Bristol 45.5 - AiniA
Join Date: May 2006
Thanked 116 Times in 104 Posts
Rep Power: 11
Don't go overboard on new sails
She needs new sails anyway so I may get three reefs installed in the new sail. Definitely need new headsails including a storm jib. The area I sail in is quite volatile and it is very likely that this is not the last storm I will get caught up in.
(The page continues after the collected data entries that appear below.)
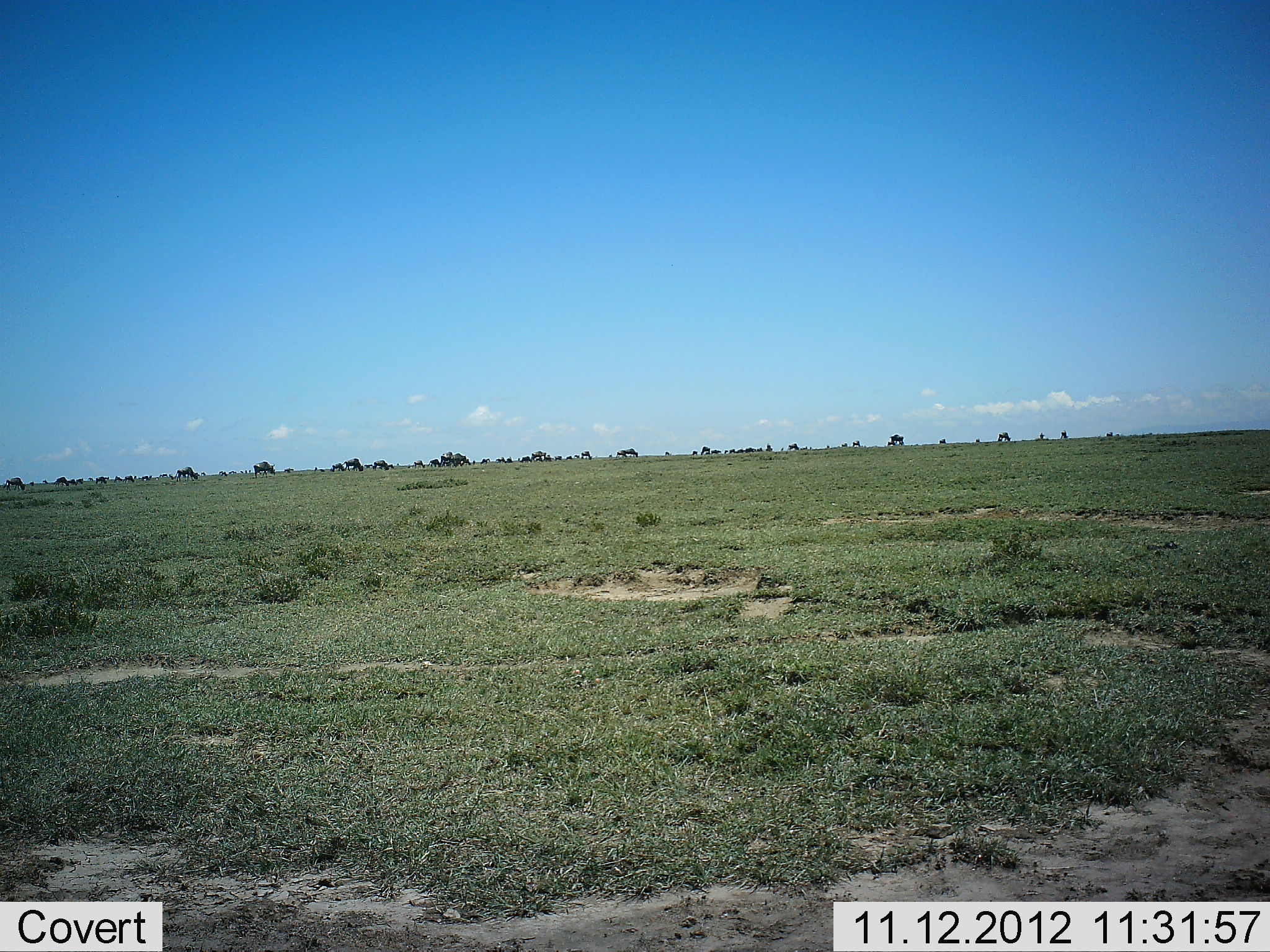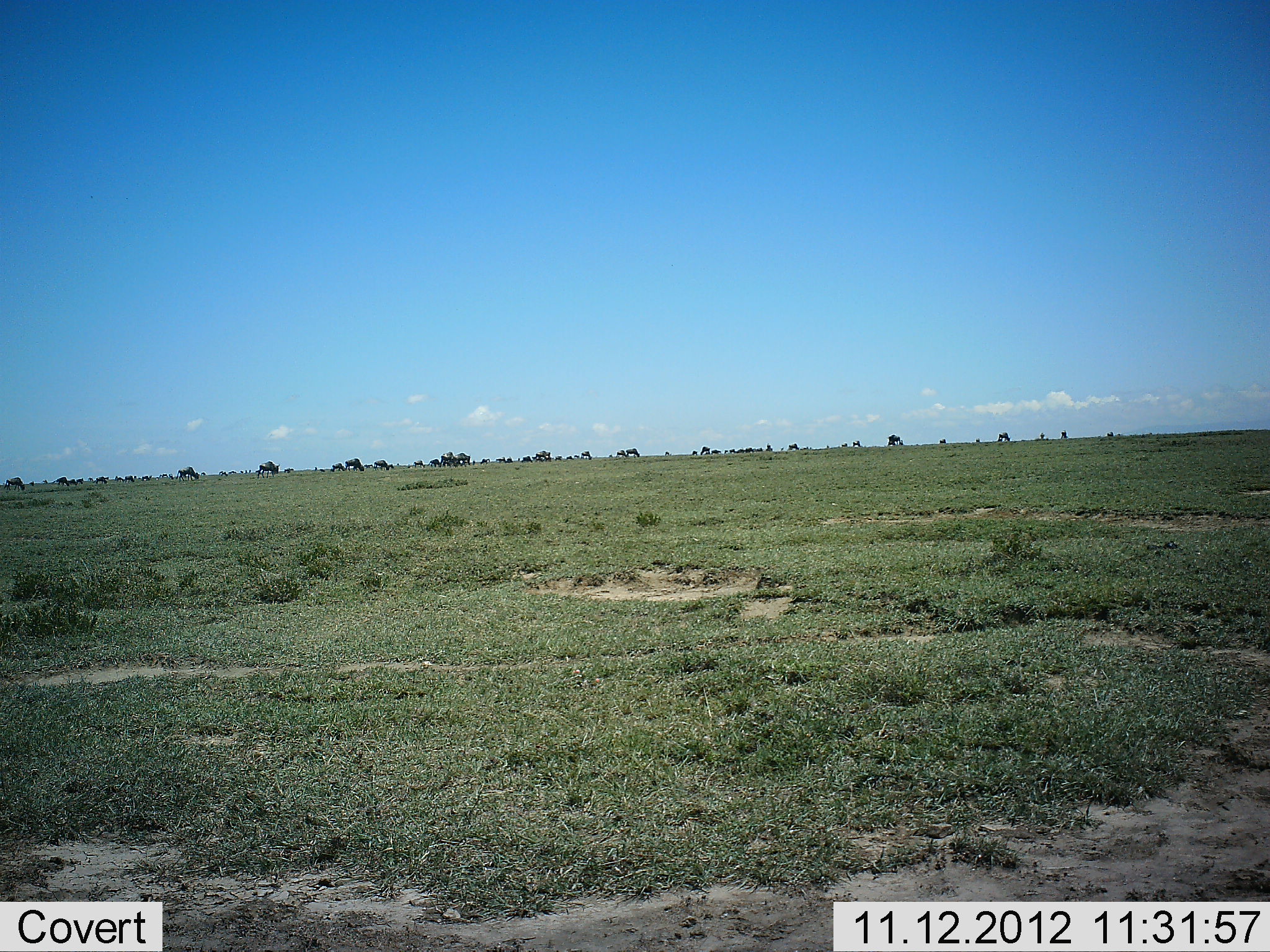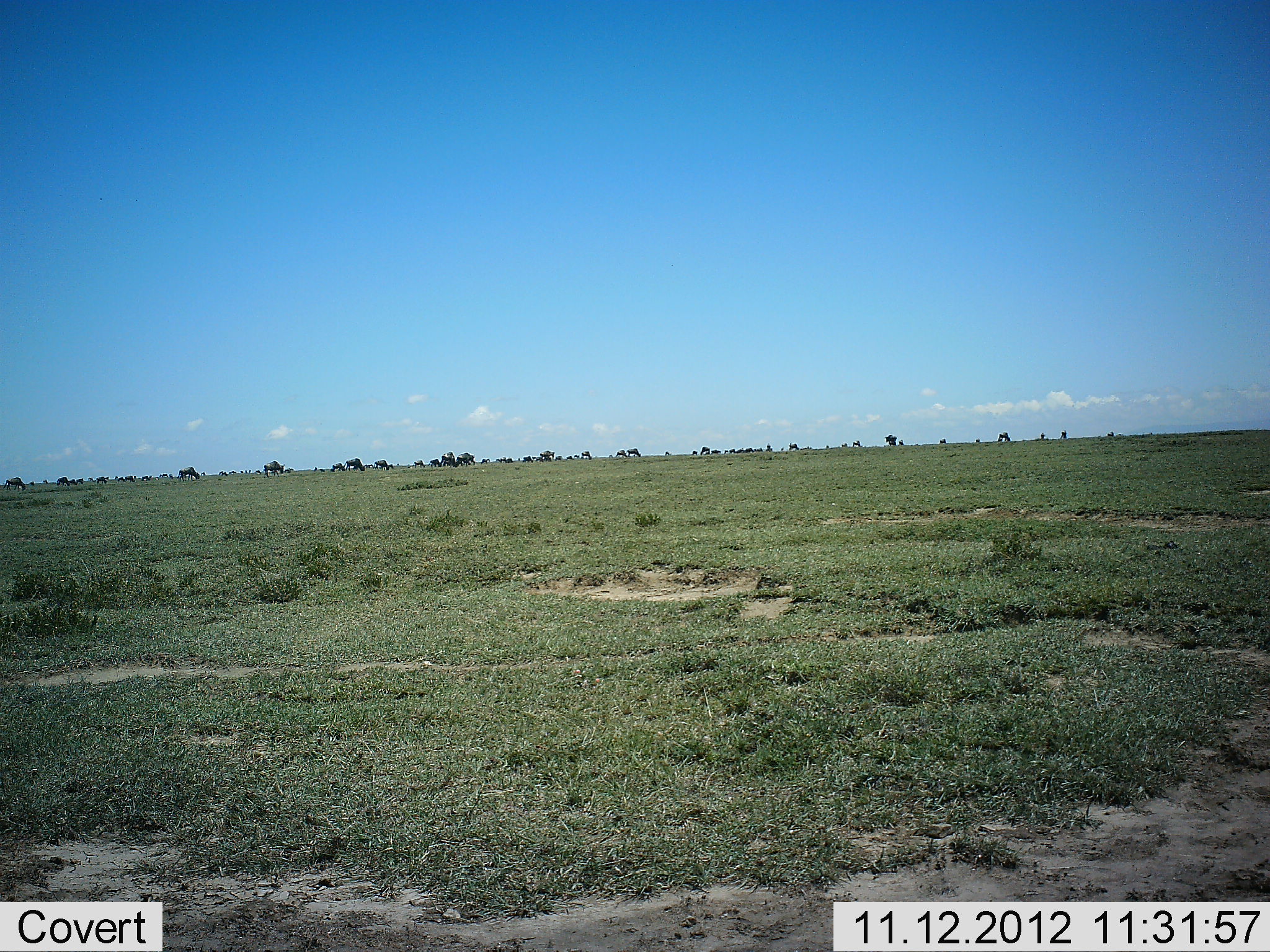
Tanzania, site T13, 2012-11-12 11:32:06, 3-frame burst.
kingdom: Animalia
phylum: Chordata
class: Mammalia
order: Artiodactyla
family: Bovidae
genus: Connochaetes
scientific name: Connochaetes taurinus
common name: blue wildebeest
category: wildebeest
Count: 11-50.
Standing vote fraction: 50%.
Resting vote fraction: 0%.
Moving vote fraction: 80%.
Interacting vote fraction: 0%.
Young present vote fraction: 0%.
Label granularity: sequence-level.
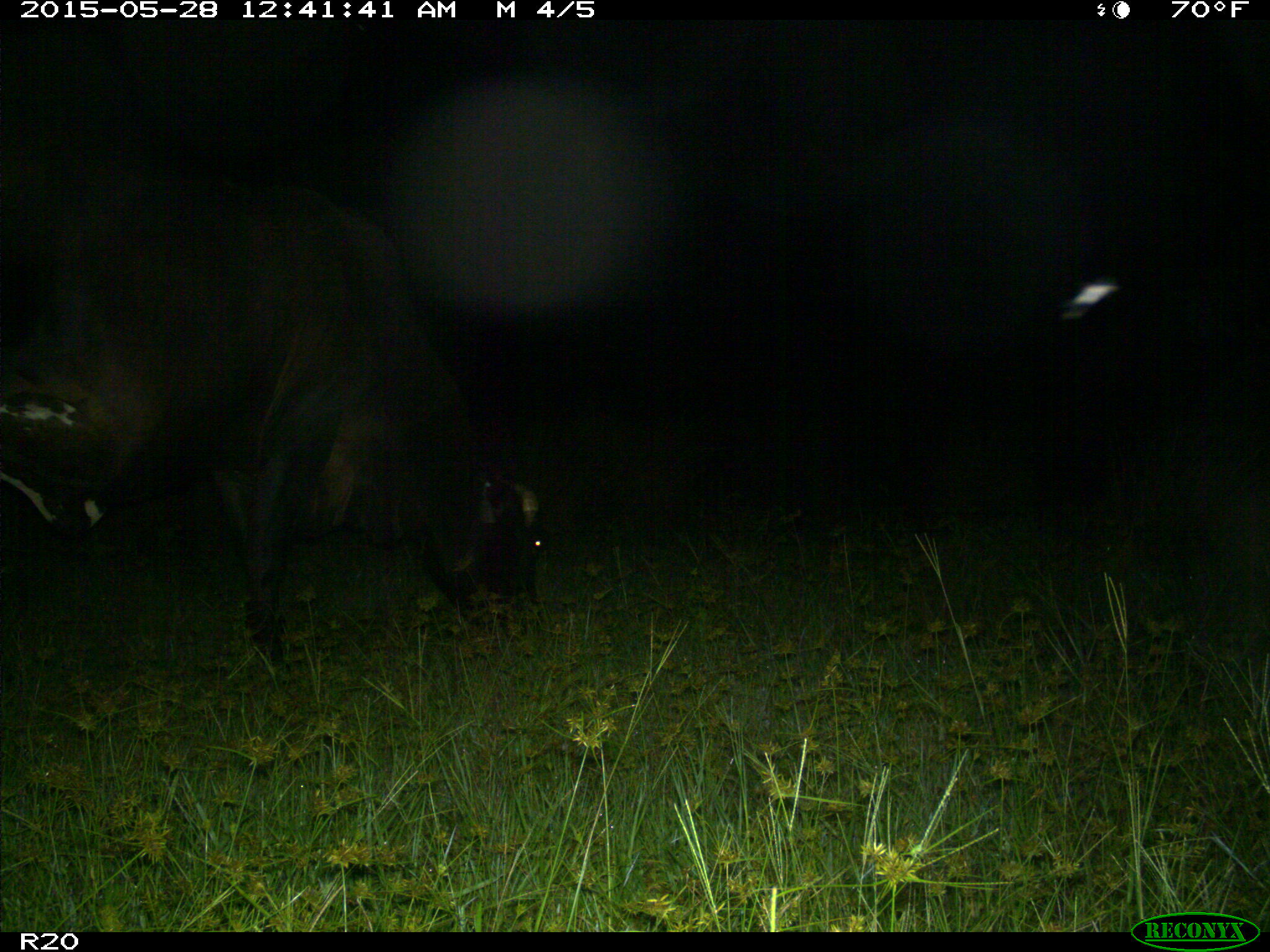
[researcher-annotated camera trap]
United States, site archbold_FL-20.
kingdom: Animalia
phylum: Chordata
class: Mammalia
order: Artiodactyla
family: Bovidae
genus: Bos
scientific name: Bos taurus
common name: domestic cow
Look for used sails (from Bacon or someone similar). I am familiar with Bacon's rating system and anything from Good to Excellent would do the trick. If you get a new main consider two reefs but perhaps each a bit bigger than the standard size. With three reefs you end up with a lot of lines on board. Better to have a two-reef system that works really well. I can't imagine that you would ever need a true storm jib for a coastal cruiser since you can avoid the conditions where this would be used - by not going out when there is anything over 30 knots forecast. We just finished a 6400 mile cruise including 11 days from the Chesapeake to St Thomas and I never even 'thought' about using either my storm jib or storm trysail. If you have a larger genoa and a working jib (~100%) that is all you will need.
I have no idea if your boat would heave to well or not. Best thing is to experiment. Try it in 10 knots and see what happens; if it works, try it in 15 and work your way up the scale. The basic idea is pretty simple, tack the boat without letting go the jib sheet. Beyond this there are lots of possibilities, like how much jib is best, how much main, are you better with board up or down, how will you keep the tiller at the right angle. It is fun to experiment. You will not stop the boat in one place. It will forereach at a knot or so but should be pretty comfortable compared to bare poles in a squall.
Finishing our major refit. Our trip to Newfoundland is off because it is too late. Hoping to go to the North Channel instead.